_The task_:
Please copy out the entries below exactly, beginning with the line that contains "REMAX KANG PLANTINUM" and ending with the line that contains "Rainbow Arrows Digital Papers", and include nothing outside that span.

_Extracted information_:
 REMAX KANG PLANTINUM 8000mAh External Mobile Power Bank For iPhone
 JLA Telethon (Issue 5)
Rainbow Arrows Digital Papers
* * *
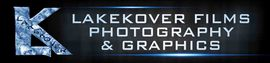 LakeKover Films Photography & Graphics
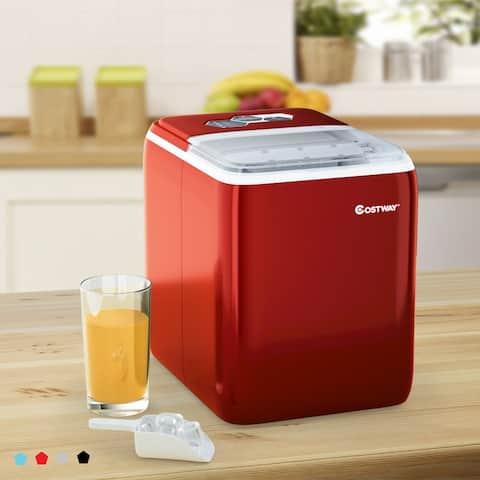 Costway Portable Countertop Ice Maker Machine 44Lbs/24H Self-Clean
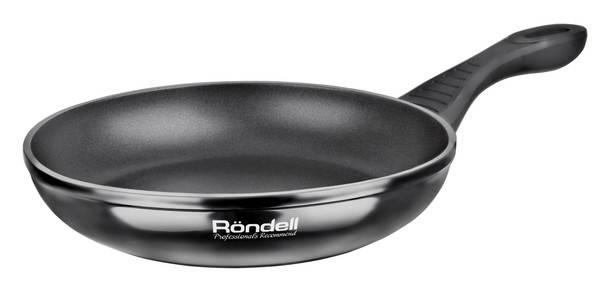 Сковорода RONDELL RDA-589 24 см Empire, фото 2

_Reply_:
 REMAX KANG PLANTINUM 8000mAh External Mobile Power Bank For iPhone
 JLA Telethon (Issue 5)
Rainbow Arrows Digital Papers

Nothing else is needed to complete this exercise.